— START OF Record excerpts —

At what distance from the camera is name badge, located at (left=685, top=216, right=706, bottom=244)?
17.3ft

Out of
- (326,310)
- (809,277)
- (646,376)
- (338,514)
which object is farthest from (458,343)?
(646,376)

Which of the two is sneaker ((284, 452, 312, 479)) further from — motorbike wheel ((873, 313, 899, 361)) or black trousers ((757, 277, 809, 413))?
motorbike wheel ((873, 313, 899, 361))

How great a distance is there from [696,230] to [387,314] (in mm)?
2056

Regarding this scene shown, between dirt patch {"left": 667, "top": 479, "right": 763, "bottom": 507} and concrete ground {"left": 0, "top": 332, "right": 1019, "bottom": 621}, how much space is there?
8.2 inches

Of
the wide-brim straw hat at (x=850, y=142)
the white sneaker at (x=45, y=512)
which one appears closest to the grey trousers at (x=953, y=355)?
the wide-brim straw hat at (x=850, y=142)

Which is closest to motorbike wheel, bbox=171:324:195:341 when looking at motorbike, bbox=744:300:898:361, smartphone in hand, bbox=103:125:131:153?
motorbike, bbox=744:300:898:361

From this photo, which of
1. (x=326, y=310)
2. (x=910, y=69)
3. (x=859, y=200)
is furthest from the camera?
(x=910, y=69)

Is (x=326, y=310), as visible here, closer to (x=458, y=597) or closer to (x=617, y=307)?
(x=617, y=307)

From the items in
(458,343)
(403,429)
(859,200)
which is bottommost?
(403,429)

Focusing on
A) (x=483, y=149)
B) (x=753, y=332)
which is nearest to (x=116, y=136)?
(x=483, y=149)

— END OF Record excerpts —
— START OF Record excerpts —

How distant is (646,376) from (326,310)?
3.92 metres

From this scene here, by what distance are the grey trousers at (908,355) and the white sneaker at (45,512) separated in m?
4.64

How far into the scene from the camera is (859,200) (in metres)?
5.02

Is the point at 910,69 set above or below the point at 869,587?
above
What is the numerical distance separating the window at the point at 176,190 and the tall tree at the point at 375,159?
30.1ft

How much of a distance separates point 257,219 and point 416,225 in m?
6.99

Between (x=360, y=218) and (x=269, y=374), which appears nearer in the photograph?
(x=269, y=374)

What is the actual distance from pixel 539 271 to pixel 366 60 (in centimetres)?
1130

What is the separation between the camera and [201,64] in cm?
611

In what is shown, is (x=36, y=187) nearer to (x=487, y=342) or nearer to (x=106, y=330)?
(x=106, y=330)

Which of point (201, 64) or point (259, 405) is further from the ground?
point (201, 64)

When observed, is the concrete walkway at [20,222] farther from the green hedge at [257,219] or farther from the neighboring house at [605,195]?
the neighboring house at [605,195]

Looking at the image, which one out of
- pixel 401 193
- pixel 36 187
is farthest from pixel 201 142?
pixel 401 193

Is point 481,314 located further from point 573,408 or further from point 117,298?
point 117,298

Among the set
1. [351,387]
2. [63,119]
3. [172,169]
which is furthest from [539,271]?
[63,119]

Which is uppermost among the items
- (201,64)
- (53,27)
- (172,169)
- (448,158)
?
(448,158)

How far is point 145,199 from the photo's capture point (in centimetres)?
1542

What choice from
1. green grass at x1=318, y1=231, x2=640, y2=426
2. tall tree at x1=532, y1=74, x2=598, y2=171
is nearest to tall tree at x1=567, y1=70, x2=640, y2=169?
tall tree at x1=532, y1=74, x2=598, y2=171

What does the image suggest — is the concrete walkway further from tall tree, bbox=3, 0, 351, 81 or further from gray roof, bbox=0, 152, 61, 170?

— END OF Record excerpts —
— START OF Record excerpts —

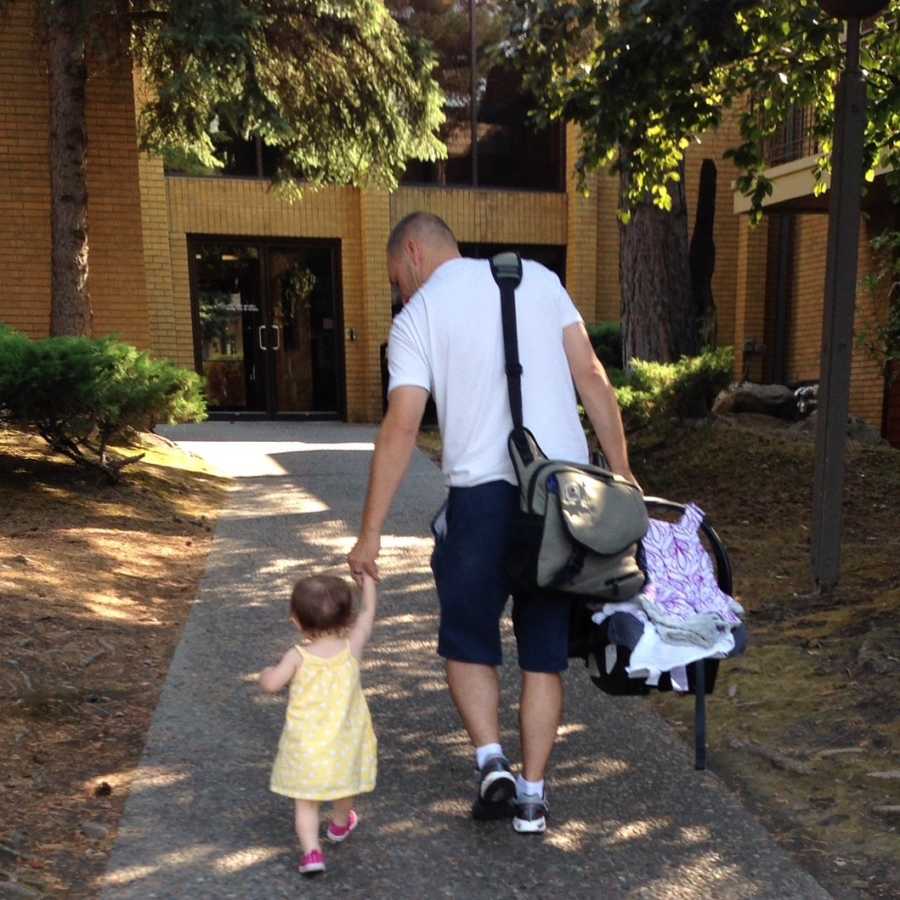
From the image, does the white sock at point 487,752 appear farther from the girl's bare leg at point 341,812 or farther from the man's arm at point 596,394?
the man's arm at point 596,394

— END OF Record excerpts —

• _Directions for this task_
Find each line in the entries above that contains the string "green", matching case exactly, and copy those lines out.

• _The result_
When observed, is the concrete walkway at [20,222] farther from the green hedge at [257,219] or farther from the neighboring house at [605,195]?
1. green grass at x1=318, y1=231, x2=640, y2=426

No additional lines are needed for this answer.